Work instructions -
A. In the passage about Théo, what gift was Théo grateful to God for on this day?
B. Say whether each statement agrees with the passage about Théo, answering yes or no and quoting the words that decide it: (i) The narrator describes being materially affluent. (ii) Théo was angry at God. (iii) The narrator came to believe that God had abandoned Théo.
C. Reproduce the part of the passage about Théo starting at "As I saw his" and ending at "at our worst.", word for word.

Selected passage -
***

As he stood in front of his house, beaming with pride and joy, he was not thinking about all that he has had to endure in the past. I saw that what mattered to him was the gift of the moment, and his hope for the future.

I, the outsider, materially affluent, highly educated, privileged in countless ways, was angry at God on his behalf. Yet, he, who had hardly any possessions, periodically lacked food, and had to try to cope with responsibilities and needs that made him physically sick at times from stress, was thankful to God for his blessings.  And on this day, in particular, he was very grateful to God for showing his love and generosity to his sisters and him through the gift of his new home and new “parents.”

As I saw his face and listened to him talk, I suddenly realized something I had been totally missing. God had not abandoned Théo as I had assumed. I just couldn’t see him until I followed the impulse of love and acted on the compassion I felt. I couldn’t see God until I started looking for him within myself and in others, when we are at our best rather than at our worst.

***

Extracted entries -
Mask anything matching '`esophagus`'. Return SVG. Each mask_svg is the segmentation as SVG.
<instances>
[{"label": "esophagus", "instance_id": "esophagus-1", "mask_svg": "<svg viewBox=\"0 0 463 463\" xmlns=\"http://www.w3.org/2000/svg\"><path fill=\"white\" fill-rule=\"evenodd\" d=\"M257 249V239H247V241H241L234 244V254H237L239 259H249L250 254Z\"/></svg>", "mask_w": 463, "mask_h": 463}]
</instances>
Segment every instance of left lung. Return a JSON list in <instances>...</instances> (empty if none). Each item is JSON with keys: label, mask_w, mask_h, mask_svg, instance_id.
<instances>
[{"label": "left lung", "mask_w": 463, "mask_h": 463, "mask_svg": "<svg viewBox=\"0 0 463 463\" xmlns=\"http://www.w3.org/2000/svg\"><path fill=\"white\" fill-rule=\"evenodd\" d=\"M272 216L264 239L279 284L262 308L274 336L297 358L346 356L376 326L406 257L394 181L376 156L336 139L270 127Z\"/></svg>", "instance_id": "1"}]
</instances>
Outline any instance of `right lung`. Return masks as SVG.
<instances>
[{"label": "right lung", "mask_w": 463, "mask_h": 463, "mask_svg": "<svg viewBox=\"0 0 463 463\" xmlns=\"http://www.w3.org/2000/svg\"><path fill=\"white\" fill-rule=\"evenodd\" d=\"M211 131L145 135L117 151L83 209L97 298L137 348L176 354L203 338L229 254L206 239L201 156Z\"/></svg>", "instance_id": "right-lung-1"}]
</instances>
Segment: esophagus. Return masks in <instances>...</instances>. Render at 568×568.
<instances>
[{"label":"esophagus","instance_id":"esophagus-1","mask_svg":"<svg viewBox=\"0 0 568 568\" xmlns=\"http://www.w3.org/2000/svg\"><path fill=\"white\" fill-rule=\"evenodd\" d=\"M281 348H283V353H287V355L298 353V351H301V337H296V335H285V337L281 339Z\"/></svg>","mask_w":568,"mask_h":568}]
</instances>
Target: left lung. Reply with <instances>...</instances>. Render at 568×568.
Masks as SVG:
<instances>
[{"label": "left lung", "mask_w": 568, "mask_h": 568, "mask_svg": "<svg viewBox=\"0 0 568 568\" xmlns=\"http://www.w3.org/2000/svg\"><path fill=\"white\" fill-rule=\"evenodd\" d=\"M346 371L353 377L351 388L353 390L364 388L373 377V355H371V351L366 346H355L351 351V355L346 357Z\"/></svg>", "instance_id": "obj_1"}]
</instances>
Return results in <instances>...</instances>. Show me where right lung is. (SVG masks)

***

Answers for the exercise -
A. The gift of his new home and new "parents."

B.
(i) Yes: "I, the outsider, materially affluent, highly educated, privileged in countless ways"
(ii) No: "was thankful to God for his blessings"
(iii) No: "God had not abandoned Théo as I had assumed."

C.
As I saw his face and listened to him talk, I suddenly realized something I had been totally missing. God had not abandoned Théo as I had assumed. I just couldn’t see him until I followed the impulse of love and acted on the compassion I felt. I couldn’t see God until I started looking for him within myself and in others, when we are at our best rather than at our worst.